六步孤鹿用眼神指角落裏,沒啥存在感的牧戀秋,“他沒在長信城待過,又不算活人,很容易混進死人成堆的人群裏,出入大街小巷。就算被抓,你使個符咒將他原地拆了,再回來重裝,也不會有事。”
拆了,重裝?
姬姚眼如刀鋒,給駙馬爺懟了過去,“六步孤鹿,你重裝上癮了是吧?你自己拆了重裝就完了,還要將別人拆了重裝。”怒上心頭,他噔的一聲站了起來。“我跟你說過,讓你不要帶壞安琪,不要教她那些邪門兒的巫蠱之術……”
“姬姚,你夠了!”左安琪衝姬姚喝道,“那些巫術是我前世的記憶,我本來就會的,要誰來教我?”
姬姚:“……”
你前世的記憶?你前世是誰啊,姑娘?那是岷岷的記憶好吧……這件事情不能說破,他隻能對左安琪怒目相瞪。
左安琪一聲嗤笑,更霸道了。她兩手叉腰,怒道:“世道都這樣了,你以為你能一直保護我嗎?我們真的回得去嗎?回去就安全了嗎?你既然不能一直保護我,我又是遲早都要嫁人的,讓我長點兒本事不好嗎?”
姬姚咬住下唇,恨恨地瞪她半天,才無奈地點頭讚她,“你嫁……你現在就嫁!”他嘴上懟完,心頭罵道:“我看你嫁給誰。

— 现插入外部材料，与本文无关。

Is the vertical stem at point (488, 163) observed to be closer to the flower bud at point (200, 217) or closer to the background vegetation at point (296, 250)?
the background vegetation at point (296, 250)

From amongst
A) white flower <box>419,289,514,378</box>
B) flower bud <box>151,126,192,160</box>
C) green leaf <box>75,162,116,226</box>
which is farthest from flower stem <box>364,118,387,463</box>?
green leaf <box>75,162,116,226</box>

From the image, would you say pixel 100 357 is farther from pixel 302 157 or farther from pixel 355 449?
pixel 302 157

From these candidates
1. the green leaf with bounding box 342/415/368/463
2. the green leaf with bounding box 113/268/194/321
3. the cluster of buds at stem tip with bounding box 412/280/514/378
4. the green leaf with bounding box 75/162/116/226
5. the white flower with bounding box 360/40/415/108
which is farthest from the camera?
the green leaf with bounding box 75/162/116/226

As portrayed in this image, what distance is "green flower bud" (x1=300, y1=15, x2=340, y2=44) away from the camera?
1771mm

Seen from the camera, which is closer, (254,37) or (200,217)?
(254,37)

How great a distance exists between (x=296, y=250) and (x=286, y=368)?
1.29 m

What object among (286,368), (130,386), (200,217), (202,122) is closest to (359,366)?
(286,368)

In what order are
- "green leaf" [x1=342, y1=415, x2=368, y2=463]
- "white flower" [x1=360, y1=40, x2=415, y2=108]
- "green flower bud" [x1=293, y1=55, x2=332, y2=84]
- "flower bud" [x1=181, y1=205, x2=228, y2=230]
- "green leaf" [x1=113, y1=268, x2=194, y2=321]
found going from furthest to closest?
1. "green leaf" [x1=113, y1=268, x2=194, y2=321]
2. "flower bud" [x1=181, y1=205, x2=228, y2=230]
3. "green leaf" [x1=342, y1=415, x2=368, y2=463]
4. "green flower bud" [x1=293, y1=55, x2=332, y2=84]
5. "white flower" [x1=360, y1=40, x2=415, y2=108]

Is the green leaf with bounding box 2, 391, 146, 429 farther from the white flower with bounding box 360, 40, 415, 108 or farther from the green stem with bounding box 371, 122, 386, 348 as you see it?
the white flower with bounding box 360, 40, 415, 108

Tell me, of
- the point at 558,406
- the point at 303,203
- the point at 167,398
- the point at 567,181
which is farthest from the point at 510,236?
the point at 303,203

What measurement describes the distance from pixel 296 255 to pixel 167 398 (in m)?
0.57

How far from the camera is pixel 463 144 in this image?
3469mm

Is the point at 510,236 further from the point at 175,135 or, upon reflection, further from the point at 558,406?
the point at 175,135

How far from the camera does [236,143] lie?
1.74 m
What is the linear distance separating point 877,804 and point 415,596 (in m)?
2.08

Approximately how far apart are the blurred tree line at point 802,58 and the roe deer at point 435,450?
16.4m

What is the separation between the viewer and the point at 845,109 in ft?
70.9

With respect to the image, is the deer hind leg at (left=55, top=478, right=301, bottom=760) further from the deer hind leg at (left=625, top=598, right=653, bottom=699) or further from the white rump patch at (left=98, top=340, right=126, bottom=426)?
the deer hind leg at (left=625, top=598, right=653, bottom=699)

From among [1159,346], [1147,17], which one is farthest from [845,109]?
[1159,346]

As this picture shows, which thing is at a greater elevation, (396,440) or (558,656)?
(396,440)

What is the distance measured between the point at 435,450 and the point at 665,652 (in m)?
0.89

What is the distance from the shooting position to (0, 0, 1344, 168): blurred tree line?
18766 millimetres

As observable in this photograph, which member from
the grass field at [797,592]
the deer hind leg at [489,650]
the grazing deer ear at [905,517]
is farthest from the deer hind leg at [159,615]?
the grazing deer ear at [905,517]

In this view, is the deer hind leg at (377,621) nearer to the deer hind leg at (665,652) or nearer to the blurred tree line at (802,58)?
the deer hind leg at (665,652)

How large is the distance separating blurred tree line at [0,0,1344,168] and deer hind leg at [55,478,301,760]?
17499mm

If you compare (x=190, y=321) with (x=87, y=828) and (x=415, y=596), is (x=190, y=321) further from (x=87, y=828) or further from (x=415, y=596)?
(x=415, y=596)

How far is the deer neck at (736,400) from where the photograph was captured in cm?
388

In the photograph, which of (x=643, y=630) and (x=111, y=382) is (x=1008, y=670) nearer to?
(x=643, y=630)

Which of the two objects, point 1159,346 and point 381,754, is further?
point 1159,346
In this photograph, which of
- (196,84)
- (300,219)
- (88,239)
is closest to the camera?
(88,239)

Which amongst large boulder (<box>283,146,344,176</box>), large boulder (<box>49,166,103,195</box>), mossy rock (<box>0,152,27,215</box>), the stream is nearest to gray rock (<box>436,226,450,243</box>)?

就你這刁蠻勁兒,看你麵前這位笑得十裏春風的駙馬爺會不會要你。”
跟左安琪吵完一架,姬姚氣得頭頂冒煙,差點把豐沮來的小船點了。他轉身拉開艙門,邁出去的腿停在半空,沒跨出門去,大抵因為他還記得六步孤鹿親口承認過,他在烏江坑殺的十萬大軍全都在這裏。
他後背一陣麻感爬上頭皮,邁出去那半步又收了回來。那麵具已經很恐怖了,外麵還有號稱十萬大軍的死人,出去不得舍身飼虎?
六步孤鹿徹底被他倆吵這一架給逗樂了。一笑之後,他拉左安琪坐下,衝姬姚溫言相勸,“且寬心!區區十萬小兵,能翻起多大浪來?就算戀秋和安琪遇到危險,我也能將他們毫發無損地帶回來。再說,安琪隻需要待在船上,用心念操縱戀秋就可以了,不會有什麽危險的。”
“現在不是沒有別的辦法嗎?眼看子時將近,再不去把滿城‘朝廷欽犯’的畫像換了,明早我就不用下船了。你要願意自個兒去跟那些死人糾纏,我也可以在船上待著。”
勸完,他還不忘了煮壺新茶給左安琪添上。
真是貼心得很……!
別家駙馬,不都是紈絝子弟派的小白臉兒嗎?誰見過這麽入俗的駙馬,舉手!
姬姚被他二人氣得沒脾氣,往左安琪鋪的幹草地鋪上一躺,抱被子睡覺,管他二人要幹啥。
這小十天,這張還算溫暖的小床鋪,都是左安琪的。六步孤鹿“修仙”,不用睡覺,打個坐,眯個盹兒,一晚就過去了。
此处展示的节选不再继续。